▸ **Short problem**: Reproduce word for word everything in the listing below, from the line containing "The photograph before" through the end of the listing.

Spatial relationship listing

══════

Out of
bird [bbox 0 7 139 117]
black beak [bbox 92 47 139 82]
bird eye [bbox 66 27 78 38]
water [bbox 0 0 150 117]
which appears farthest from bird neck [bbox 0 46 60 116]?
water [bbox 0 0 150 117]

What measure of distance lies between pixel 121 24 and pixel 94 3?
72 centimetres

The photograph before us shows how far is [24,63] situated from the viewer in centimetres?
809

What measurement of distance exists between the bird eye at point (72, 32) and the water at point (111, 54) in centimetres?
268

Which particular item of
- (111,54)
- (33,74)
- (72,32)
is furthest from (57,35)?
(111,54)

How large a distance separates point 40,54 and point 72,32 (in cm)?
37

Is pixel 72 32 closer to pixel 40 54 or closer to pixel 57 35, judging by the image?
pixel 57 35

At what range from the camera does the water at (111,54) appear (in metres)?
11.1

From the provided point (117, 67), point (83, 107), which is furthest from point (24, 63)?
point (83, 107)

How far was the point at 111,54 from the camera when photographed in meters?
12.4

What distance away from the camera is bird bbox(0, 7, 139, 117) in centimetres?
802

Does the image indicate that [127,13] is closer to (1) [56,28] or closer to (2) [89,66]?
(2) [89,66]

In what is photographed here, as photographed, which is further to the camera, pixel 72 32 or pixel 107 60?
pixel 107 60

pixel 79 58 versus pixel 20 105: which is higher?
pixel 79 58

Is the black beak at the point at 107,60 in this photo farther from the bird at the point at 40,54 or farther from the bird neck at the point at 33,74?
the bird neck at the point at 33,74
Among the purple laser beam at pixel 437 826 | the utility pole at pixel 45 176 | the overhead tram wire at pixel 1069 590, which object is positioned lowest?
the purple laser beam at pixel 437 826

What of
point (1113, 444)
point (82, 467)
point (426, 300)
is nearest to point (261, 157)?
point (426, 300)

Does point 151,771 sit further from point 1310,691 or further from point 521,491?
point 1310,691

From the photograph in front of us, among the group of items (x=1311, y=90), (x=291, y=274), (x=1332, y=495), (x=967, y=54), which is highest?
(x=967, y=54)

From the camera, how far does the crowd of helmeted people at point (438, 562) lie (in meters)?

══════

▸ **Result of this task**:
The photograph before us shows how far is [24,63] situated from the viewer in centimetres?
809

What measurement of distance exists between the bird eye at point (72, 32) and the water at point (111, 54) in centimetres?
268

Which particular item of
- (111,54)
- (33,74)
- (72,32)
is furthest from (57,35)?
(111,54)

How large a distance separates point 40,54 and point 72,32 (in cm)?
37

Is pixel 72 32 closer to pixel 40 54 or closer to pixel 57 35, judging by the image?
pixel 57 35

At what range from the camera does the water at (111,54) appear (in metres)?
11.1

From the provided point (117, 67), point (83, 107), which is furthest from point (24, 63)?
point (83, 107)

How far was the point at 111,54 from the camera when photographed in meters?
12.4

What distance away from the camera is bird bbox(0, 7, 139, 117) in centimetres?
802

Does the image indicate that [127,13] is closer to (1) [56,28] or closer to (2) [89,66]?
(2) [89,66]

In what is photographed here, as photographed, which is further to the camera, pixel 72 32 or pixel 107 60?
pixel 107 60

pixel 79 58 versus pixel 20 105: which is higher?
pixel 79 58

Is the black beak at the point at 107,60 in this photo farther from the bird at the point at 40,54 or farther from the bird neck at the point at 33,74?
the bird neck at the point at 33,74
Among the purple laser beam at pixel 437 826 | the utility pole at pixel 45 176 | the overhead tram wire at pixel 1069 590, which object is positioned lowest?
the purple laser beam at pixel 437 826

What of
point (1113, 444)
point (82, 467)
point (426, 300)
is nearest to point (261, 157)?
point (426, 300)

Does point 151,771 sit further from point 1310,691 or further from point 521,491?
point 1310,691

From the photograph in front of us, among the group of items (x=1311, y=90), (x=291, y=274), (x=1332, y=495), (x=967, y=54), which is highest?
(x=967, y=54)

From the camera, how far does the crowd of helmeted people at point (438, 562) lie (in meters)?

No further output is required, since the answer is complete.